BEGIN AVAILABLE DATA

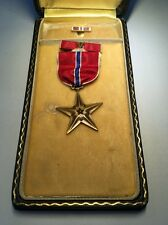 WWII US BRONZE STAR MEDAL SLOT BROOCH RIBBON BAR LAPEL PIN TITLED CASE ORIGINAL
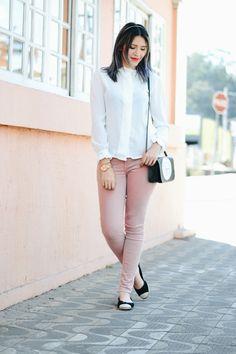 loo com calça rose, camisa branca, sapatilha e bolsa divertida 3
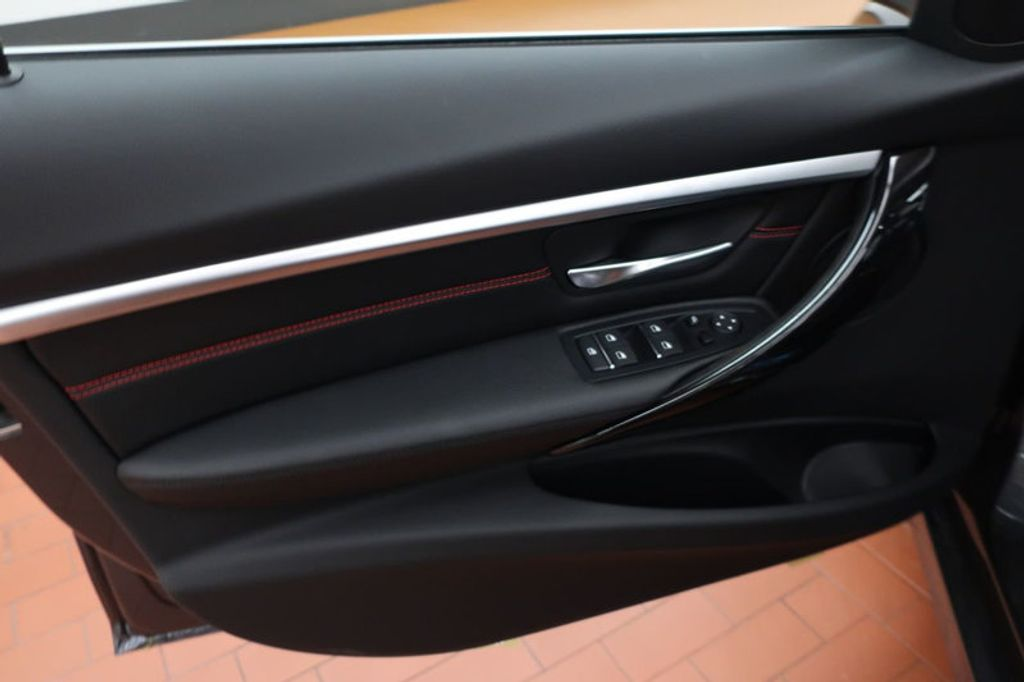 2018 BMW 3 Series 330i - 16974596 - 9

END AVAILABLE DATA

◆ DIRECTIONS: Repeat the listing above in full, exactly, and omit its pictures.

◆ WRITTEN ANSWER:
 WWII US BRONZE STAR MEDAL SLOT BROOCH RIBBON BAR LAPEL PIN TITLED CASE ORIGINAL
 loo com calça rose, camisa branca, sapatilha e bolsa divertida 3
 2018 BMW 3 Series 330i - 16974596 - 9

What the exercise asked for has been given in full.